The drawing continues – the drawing never really stops, actually – and soon his walls are full of computer paper pictures that are just on the left side of reality. His mom never comes in his room and he's never known his dad but his sister sometimes compliments them, so he supposes that's enough.
Sometimes he gets caught drawing in class and the teacher sends him to the principal's office. The guidance counsellor insists that his interest in the visual arts is "rare" and "wonderful" so the principal lets it slide with a warning each and every time. The only instance in which he gets punished is when he colours the principal and his moustache is bigger than his head.
He's eleven years old and has discovered paint. It dries under his fingernails and sometimes in his hair but he loves it more than anything else he has ever known. He wakes up for school and finds himself consumed with inspiration; he misses classes that day.
It's just like drawing but better. The range of colours available is infinite and the finished products are so much more beautiful than he could ever have imagined. One evening he stays up late painting and accidently gets a bit of cerulean on the wall. He tries rubbing at it, though he know it won't work, and soon the smudge is thrice the size of before. Thoughts, images, visions fill his head and without even realising what he's doing, he splatters more and more paint on the wall. His brush slides through the colour and quicker than it seems, his masterpiece is finished. Chuckling, he notices he's painted the same blue sun from six years previous. With a sharpie from his pencil case he signs his name at the corner and goes to sleep with the scent of acrylic filling his nostrils.
He's seventeen years old and building his portfolio for the prestigious art school near his little hometown. A few months later and We regret to inform you that…
The rejection sparks an anger in him that he's never known, and he takes scissors to every canvas in his room.
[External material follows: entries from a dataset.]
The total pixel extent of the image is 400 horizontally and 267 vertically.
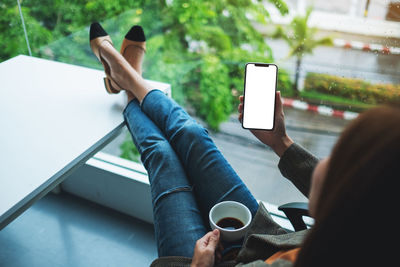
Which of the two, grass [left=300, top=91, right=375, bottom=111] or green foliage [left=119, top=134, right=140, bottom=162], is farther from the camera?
green foliage [left=119, top=134, right=140, bottom=162]

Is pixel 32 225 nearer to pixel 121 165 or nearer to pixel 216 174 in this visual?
pixel 121 165

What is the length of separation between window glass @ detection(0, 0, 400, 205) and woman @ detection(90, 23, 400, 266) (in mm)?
354

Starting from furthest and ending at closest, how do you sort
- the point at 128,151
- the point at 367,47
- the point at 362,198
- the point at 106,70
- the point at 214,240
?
the point at 128,151, the point at 106,70, the point at 367,47, the point at 214,240, the point at 362,198

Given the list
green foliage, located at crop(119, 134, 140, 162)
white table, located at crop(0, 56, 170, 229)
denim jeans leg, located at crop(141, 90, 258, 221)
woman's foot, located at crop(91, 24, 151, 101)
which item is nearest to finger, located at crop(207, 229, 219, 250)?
denim jeans leg, located at crop(141, 90, 258, 221)

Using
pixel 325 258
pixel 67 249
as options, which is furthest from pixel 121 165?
pixel 325 258

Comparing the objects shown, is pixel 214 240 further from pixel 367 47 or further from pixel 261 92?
pixel 367 47

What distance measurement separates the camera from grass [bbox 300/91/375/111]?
125 cm

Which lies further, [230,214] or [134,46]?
[134,46]

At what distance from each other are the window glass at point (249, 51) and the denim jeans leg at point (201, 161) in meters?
0.46

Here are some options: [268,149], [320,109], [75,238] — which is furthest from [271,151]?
[75,238]

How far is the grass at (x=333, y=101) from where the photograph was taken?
1.25 metres

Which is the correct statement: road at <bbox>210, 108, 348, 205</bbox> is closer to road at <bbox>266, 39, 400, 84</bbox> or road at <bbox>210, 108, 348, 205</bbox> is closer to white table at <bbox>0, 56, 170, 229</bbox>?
road at <bbox>266, 39, 400, 84</bbox>

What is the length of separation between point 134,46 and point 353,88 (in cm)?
80

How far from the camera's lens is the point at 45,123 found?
1.14 metres
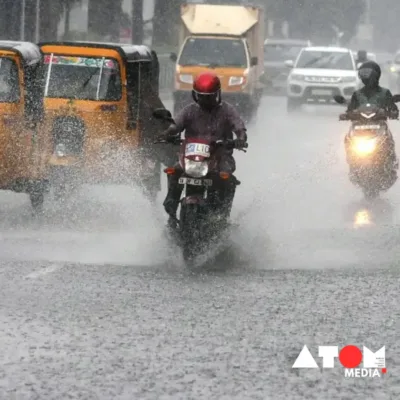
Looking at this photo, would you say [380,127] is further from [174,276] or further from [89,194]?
[174,276]

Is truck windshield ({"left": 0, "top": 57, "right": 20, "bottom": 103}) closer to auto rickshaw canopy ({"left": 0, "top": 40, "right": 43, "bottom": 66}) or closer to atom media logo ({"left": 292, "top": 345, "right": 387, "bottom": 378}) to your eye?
auto rickshaw canopy ({"left": 0, "top": 40, "right": 43, "bottom": 66})

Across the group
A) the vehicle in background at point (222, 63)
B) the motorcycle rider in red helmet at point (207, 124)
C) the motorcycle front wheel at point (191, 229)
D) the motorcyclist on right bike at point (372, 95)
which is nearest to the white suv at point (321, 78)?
the vehicle in background at point (222, 63)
But it's not enough. Hastily grabbing the closest brush and opening the container of black pigment so quickly he makes his palms bleed, he streaks dark lines over the blue sun on his wall. It no longer looks beautiful – he thinks of it as a metaphor for the damnation that is his life.
He's nineteen years old and living in New York. He hasn't painted since the acceptance letter arrived. His apartment is tiny and shit and he only gets paid three dollars above minimum wage for his barista job at the local café. He keeps up with the rent and the groceries, so it'll have to do.
He's nineteen years old and on the subway when he spots a girl with the most amazing eyes he has ever seen. They're blue and green and brown and gold all at once and for the first time in two and a half years, he feels the itch in his fingers to paint again. Pushing his way out of the train at the next stop, he sprints the twelve blocks back to his apartment complex and jams the key into the lock. He'd kept one canvas in the back of his closet – mostly just to remind himself of how he is worth absolutely nothing in the bitter, cold world. He's not got an easel, so he sets it on the kitchen counter and dips his fingers in the jar of paint. (He cut the hairs off his brushes after one particularly violent outburst). His hands swirl across the page, creating an image he doesn't even know how to identify until it is finished. Somewhat predictably, he's painted eyes – the girl's eyes. He takes a sharpie, covering it with blues and greens and browns and golds, and signs his name in the corner and titles it My Muse, My Saviour.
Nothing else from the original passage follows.